Abstract
In present work, the electrostatic
interactions governing the electron transfer (ET) processes in several
proteins with redox-active cofactors were investigated theoretically. For
these purposes, several methods were combined and applied to elucidate
the function of a number of protein systems. Our attention was focused
on calculating the energetics of the protonation and oxidation processes
in redox-active proteins. The coupling between electron and proton transfer
reactions, which is of the electrostatic nature was studied by using a
continuum electrostatic method. The pH dependence of the redox potentials
in proteins (the so-called redox-Bohr effect) was investigated using the
available methods. The heme-proteins that have axially coordinated histidines
to the heme iron, as for instance the mitochondrial cytochrome bc1
(Cbc1) protein complex involved in the
respiratory electron transport chain and the artificial cytochrome b (Cb)

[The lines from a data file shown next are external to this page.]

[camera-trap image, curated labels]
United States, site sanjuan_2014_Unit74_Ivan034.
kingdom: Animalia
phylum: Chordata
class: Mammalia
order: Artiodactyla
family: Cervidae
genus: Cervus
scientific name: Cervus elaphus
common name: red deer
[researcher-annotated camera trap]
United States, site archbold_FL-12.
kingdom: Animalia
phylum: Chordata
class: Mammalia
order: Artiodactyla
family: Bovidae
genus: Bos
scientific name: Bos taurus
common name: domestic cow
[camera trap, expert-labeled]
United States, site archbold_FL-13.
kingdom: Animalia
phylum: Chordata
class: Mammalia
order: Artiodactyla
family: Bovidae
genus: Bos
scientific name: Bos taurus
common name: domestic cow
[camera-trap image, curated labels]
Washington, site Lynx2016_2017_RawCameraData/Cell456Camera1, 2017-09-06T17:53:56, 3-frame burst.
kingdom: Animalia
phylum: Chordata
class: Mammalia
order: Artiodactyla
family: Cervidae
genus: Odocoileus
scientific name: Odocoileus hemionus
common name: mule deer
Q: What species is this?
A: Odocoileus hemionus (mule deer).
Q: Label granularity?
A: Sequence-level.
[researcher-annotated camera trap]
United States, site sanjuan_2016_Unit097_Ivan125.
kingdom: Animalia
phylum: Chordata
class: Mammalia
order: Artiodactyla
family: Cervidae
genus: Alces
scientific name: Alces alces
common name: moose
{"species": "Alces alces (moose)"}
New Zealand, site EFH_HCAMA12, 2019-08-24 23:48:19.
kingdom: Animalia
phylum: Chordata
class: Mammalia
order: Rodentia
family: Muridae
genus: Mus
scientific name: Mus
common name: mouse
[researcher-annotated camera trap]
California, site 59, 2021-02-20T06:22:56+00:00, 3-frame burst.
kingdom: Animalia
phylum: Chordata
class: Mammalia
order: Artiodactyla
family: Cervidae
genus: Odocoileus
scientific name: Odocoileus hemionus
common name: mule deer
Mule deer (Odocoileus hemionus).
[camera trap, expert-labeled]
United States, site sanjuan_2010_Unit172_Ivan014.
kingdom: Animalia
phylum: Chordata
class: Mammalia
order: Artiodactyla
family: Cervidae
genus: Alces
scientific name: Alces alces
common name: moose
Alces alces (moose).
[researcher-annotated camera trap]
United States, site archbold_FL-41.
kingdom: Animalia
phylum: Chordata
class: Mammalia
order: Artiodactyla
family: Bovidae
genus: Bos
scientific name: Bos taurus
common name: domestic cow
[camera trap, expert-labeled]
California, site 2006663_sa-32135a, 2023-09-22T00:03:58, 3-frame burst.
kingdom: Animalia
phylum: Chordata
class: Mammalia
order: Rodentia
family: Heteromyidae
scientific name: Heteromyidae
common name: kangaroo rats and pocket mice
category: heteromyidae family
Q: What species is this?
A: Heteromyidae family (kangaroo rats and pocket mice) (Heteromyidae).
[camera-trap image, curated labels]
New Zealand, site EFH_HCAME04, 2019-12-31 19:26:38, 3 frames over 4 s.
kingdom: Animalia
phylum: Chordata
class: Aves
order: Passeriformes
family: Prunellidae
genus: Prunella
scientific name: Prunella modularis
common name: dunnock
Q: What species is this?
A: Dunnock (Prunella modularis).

were studied. The protonation and redox behavior of several other cofactors
and redox-active residues in DNA photolyase were also investigated. The
results of the theoretical work presented here, are divided into three
mutually related parts.
In first part, factors determining
the orientations of imidazole axially coordinated to heme were investigated
by analyzing 693 hemes in 432 crystal structures of heme-proteins from
the Protein Data Bank (PDB). The results from the PDB data mining were
interpreted by evaluating the corresponding relevant interactions with
molecular force field computations.
An important contribution made with
this doctoral work was the procedure to generate the atomic coordinates
of the model structure of an artificial protein from scratch, by using
a sophisticated modeling technique with stepwise energy relaxation. This
quite new approach was applied on the de novo synthetic protein recently
synthesized by Rau & Haehnel (1998), which mimics the central part
of the four-helix bundle of the native cytochrome b. The stability of the
computer generated structure was tested by monitoring the conformational
changes and fluctuations during a long-term molecular dynamics simulation
and by comparing the results with values obtained from the crystal structure
of a native Cb. The results of the MD simulations suggest that the modeled
structure is stable and strain free.
In third part, the protonation and
oxidation probabilities of titratable groups were computed simultaneously
by the continuum electrostatic method, solving the linearized Poisson-Boltzmann
equation (LPBE) numerically on a grid with a subsequent Monte Carlo titration
of all titratable groups in the protein. Quantum-chemical computations
were carried out for each bis-imidazole-heme system yielding atomic partial
charges that represent faithfully the electrostatic potentials of these
redox-active groups in their neighborhood. The theoretical frame work applied
here allows to calculate protonation and oxidation patterns of proteins
as a function of pH and redox potential of the solution. The existent method
was extended to perform the redox titration of a protein, by varying the
solution potential and keeping the pH value constant. In this way, I obtained
valuable insights about the function of redox centers in proteins.
The continuum electrostatic approach
was applied on the artificial and native Cb to examine the titration behavior
of ionizable residues, to evaluate the redox potential of the hemes and
to study phenomena related to the Bohr effect. The factors that determine
the redox potential of the two hemes in the artificial Cb were analyzed
in terms of the influence of different structural parts, enabling us to
understand how the protein environment tunes the redox potentials of cofactors.
In order to investigate the energetics of the photoactivation process,
and to determine the redox potential of different redox pairs (tryptophans,
tyrosines, FAD) involved in electron and proton transfer reactions in the
DNA photolyase from E. coli, the same approach was applied there.
An empirical expression (based on the Marcus theory) was used to estimate
the rates of ET reactions.
Good agreement between calculated
and experimentally observed titration behavior and the reaction rates,
suggests that the applied theoretical method captures most of the electrostatic
behavior in these systems, even though it ignores conformational fluctuations
and the differences in the average structures that may exist between crystal
and solution. It also indicates that electrostatic interactions are the
most relevant for these protein systems, while non-electrostatic interactions
that are theoretically less easy accessible, play a minor role.